TORONTO – The peaks and valleys in Kady Dandeneau’s basketball career are a good example of how there can be solutions available to turn the tide in your favour.
The 29-year-old women’s national wheelchair basketball team member was an all-star stand-up basketball player with the University of Northern British Columbia Timberwolves from 2007 to 2013.
In 2010, she suffered a serious knee injury which simply refused to heal. She kept playing for the Timberwolves but eventually needed four operations on her knee after developing a bone defect as a result of a fracture in the femur. She admits she held up hope that she could fully recover from the injury, but her game kept deteriorating.
An astute observer of Dandeneau was former national team women’s wheelchair basketball coach Tim Frick, who like Dandeneau is from Pender Island, B.C., located near the southeast tip of Vancouver Island.
He monitored her standing game and kept contact with Dandeneau knowing the seriousness of her injury could potentially make her a candidate for the wheelchair version of the sport.
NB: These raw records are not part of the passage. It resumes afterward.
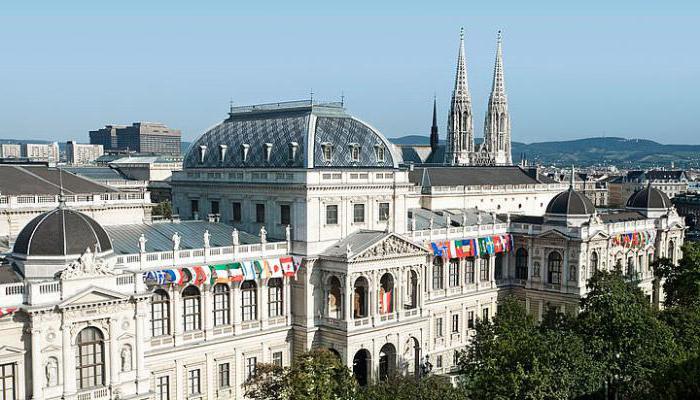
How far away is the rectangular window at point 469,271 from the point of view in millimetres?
84750

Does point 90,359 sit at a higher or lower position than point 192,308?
lower

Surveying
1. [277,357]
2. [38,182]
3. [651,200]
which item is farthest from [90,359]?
[651,200]

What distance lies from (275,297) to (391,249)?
1088 cm

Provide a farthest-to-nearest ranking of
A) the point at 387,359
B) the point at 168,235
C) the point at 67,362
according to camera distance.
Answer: the point at 387,359, the point at 168,235, the point at 67,362

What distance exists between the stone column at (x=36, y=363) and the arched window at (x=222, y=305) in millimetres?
17736

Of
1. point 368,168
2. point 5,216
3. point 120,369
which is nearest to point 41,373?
point 120,369

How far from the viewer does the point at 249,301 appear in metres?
64.1

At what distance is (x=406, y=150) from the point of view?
19925cm

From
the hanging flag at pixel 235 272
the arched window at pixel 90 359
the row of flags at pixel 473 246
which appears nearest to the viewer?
the arched window at pixel 90 359

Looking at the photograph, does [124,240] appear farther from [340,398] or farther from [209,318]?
[340,398]

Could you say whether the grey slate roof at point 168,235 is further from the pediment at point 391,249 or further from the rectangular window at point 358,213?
the pediment at point 391,249

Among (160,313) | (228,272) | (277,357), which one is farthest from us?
(277,357)

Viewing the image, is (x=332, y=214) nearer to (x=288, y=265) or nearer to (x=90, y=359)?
(x=288, y=265)

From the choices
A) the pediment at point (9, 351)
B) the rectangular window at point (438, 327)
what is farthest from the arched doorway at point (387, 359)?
the pediment at point (9, 351)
“Tim suggested early on I should give the wheelchair game a try,” Dandeneau said. “Still as the injury got worst and I was coming to the realization that I would never play stand-up at the same level, I was still holding on to hope.”
“Then one day in 2015, he just told me he signed me up for a wheelchair basketball tryout in B.C.”
Dandeneau admits she was devastated when she realized her stand-up career was over.
“It was a pretty tough blow,” she said. “Sports, especially basketball, had always been my number-one passion. I put a lot of my life into it.”
But she found a new lease on life in wheelchair basketball.
“Getting the opportunity to compete at a high level again, I can’t even explain how awesome that was. It was a huge turning point.
‘’It made me so happy to compete again and for Team Canada on top of that. It’s had a fantastic effect on my life.”
After the tryout, she attended a Team BC camp in Vancouver and was invited to join the squad for the national championships.
“I thought I was terrible, but I trained with them and it was at nationals that I talked to a Team Canada coach. He suggested I get involved in the national team pool. From there it snowballed.’’
The five-foot-nine Dandeneau learned that mastering the sport would be a career-long experience. There is a piece of equipment she must manage, and different muscles are prioritized in the wheelchair game.
‘’Just learning to work the chair, not falling off, turning around, basically I have to work this machine,’’ she said. ‘’They say it takes five years to master the chair and now I’m at three and a half. I’m a bit better than when I started.
‘’It’s also a complete upper body sport. You’re busting down the court and when it’s time to pass or shoot you can hardly feel your arms anymore.’’
In her national team debut in 2017, Dandeneau helped Canada to gold at the Americas Cup and a year later to the fifth spot at the world championships. Now the next big event is the Parapan American Games in Lima.
The Canadian women need a top-two finish to qualify for the 2020 Paralympic Games in Tokyo.
‘’We’ve been doing a lot of work developing team chemistry,’’ she said. ‘’Don’t be stagnant, don’t be hesitant. We’ve got that attitude now. It’s all about the team.’’
When times do get tough, Dandeneau will surely remember wise words from her first coach.
‘’When I get frustrated, I get his voice in the back in my head,’’ Dandeneau said. ‘’Tim so’s straight about it. He’ll say, ‘don’t do that’. He’s such a great coach. I was lucky to have him impact me.”